I launched the recipe wikihow_es_maxi on my own machine with 4 secs delays but I got rate limited again. I will relaunch it in the zimfarm with 8 secs delays (only API delay for now, this is where the rate limiting occurs looking at some tasks).

benoit74 commented 9 months ago

https://farm.openzim.org/pipeline/d12b352d-0498-47f1-904f-977562caaf0a is running with this 8 secs delay at the API level and "usual" 2 secs delay at the web crawler.

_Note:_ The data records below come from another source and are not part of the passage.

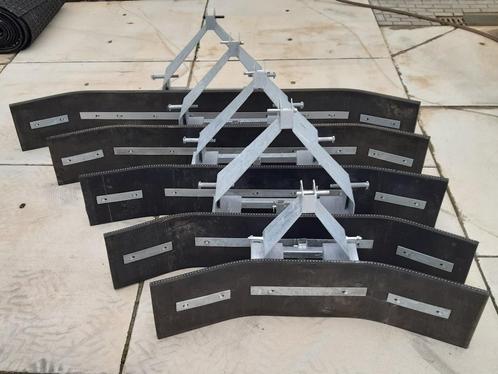 Rubberstrip rubberschuif rubberstrook staalinlage slijtstrip, Tuin en Terras, Veegmachines, Nieuw, Ophalen of Verzenden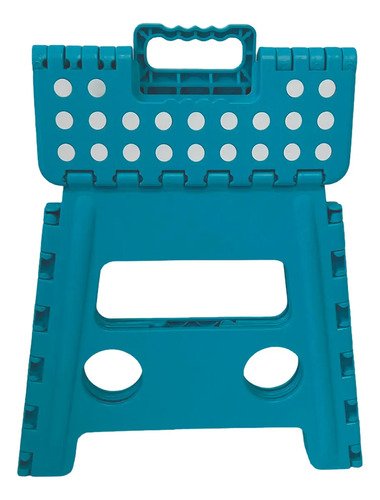 Banco Plegable Multiuso Resistente Banquito 32 Cm Alto 90 Kg Azul Oscuro - Imagen 4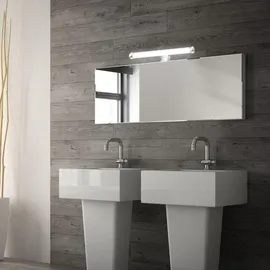 Briloner LED Spiegel-aufbauleuchte, chrom, LED/8W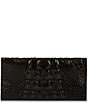 BRAHMIN Melbourne Collection Cordelia Checkbook Wallet, Color:Black - Image 2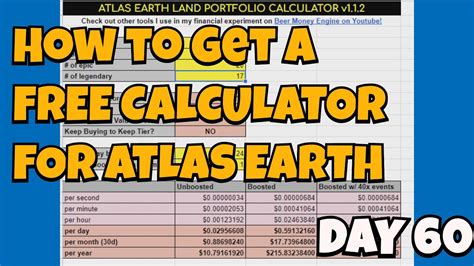 Atlas Earth Payout Chart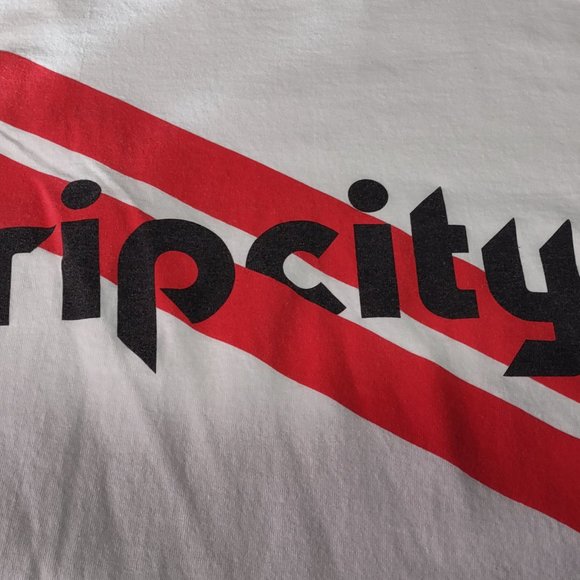 PORT&COMPANY Portland Trail Blazers RIP City White T-shirt Size Adult Xl - Picture 2 of 10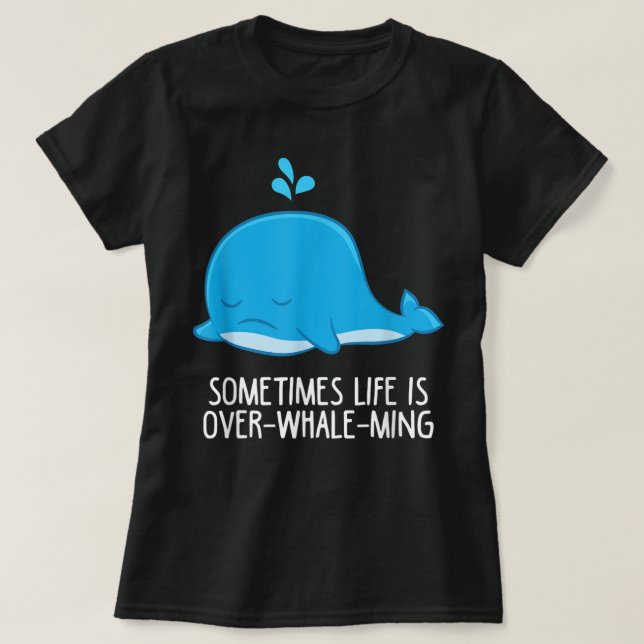Cauda de baleia em Waves Orca Ocean T-Shirt (Frente do Design)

rgaudin commented 9 months ago

WikiHow uses the Platform features which sets conditions on concurrent tasks:

PLATFORM_wikihow_MAX_TASKS_PER_WORKER: "1"
PLATFORM_wikihow_MAX_TASKS_TOTAL: "1"
benoit74 commented 9 months ago

Task for wikihow_es is progressing normally, so:

I've updated all other tasks with this same 8 secs setting and re-enabled all of them. This 8 secs delay is huge but not very significant in term of task duration because most of it is spent in the web crawling part (even with the 8 secs delay).

Any remark or may I close the ticket?

Popolechien commented 9 months ago

They never got back to me, so I guess we can close the ticket, yes.